> **TASK TO COMPLETE**
Pull out every line in the records below that contains the string "located". Case counts, so only lines with the same capitalization qualify.

> **PROVIDED DATA**
★ ★ ★ ★ ★ ★ ★

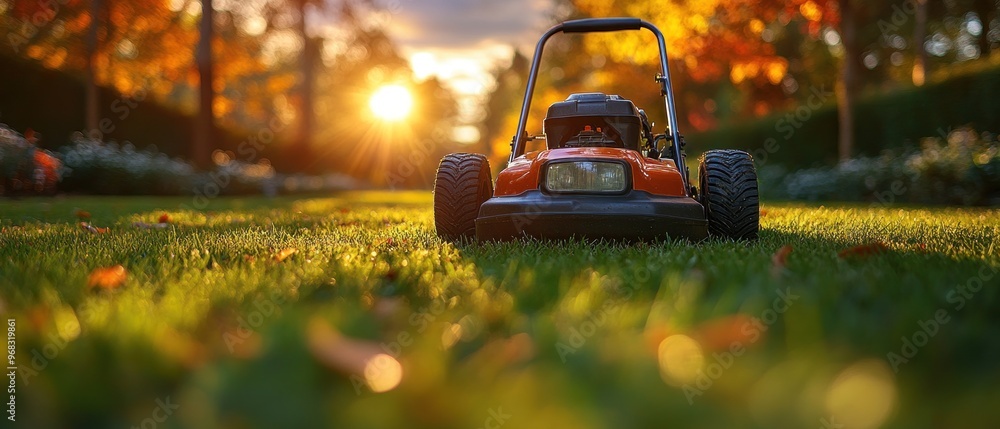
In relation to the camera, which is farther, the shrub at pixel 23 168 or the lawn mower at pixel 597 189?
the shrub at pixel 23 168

★ ★ ★ ★ ★ ★ ★

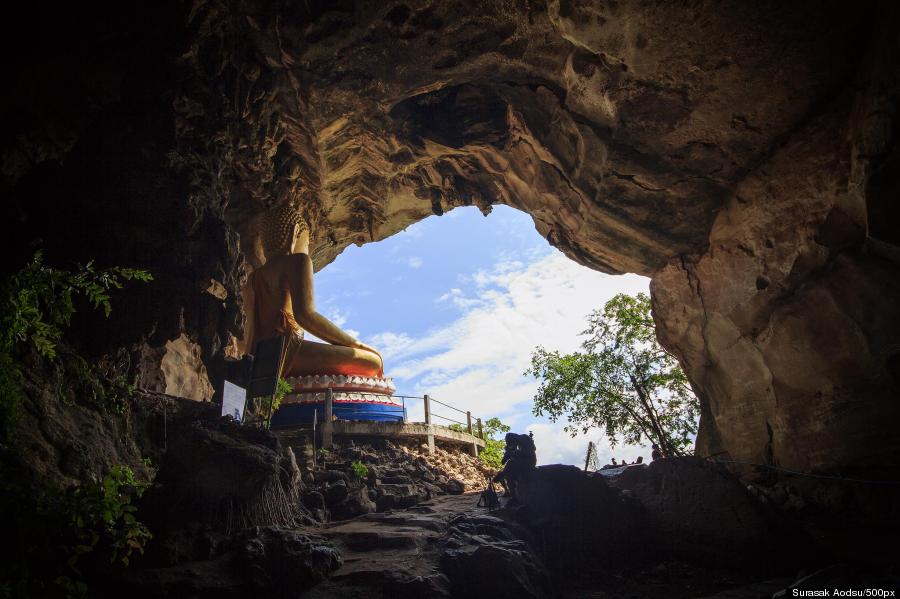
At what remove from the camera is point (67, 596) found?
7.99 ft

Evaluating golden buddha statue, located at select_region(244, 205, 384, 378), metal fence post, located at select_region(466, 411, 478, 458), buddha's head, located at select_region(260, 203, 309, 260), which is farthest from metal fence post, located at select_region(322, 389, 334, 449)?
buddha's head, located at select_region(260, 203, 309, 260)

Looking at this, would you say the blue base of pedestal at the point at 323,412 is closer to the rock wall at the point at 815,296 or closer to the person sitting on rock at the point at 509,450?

★ ★ ★ ★ ★ ★ ★

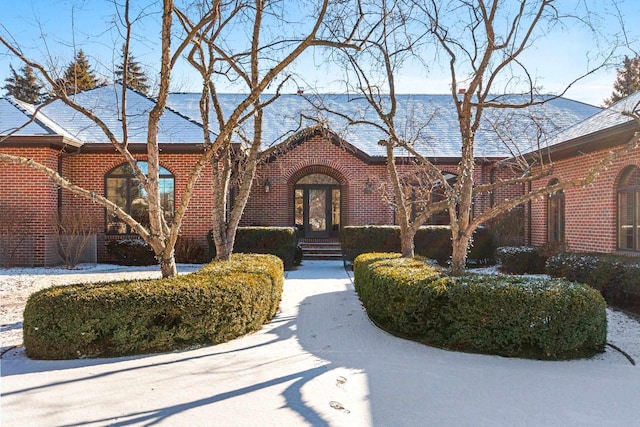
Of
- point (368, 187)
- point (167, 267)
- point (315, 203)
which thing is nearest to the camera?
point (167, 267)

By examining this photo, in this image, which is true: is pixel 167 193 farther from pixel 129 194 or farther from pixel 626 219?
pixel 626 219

★ ★ ★ ★ ★ ★ ★

> **SOLUTION TO THIS TASK**
Evaluating golden buddha statue, located at select_region(244, 205, 384, 378), metal fence post, located at select_region(466, 411, 478, 458), buddha's head, located at select_region(260, 203, 309, 260), which is farthest from metal fence post, located at select_region(322, 389, 334, 449)?
buddha's head, located at select_region(260, 203, 309, 260)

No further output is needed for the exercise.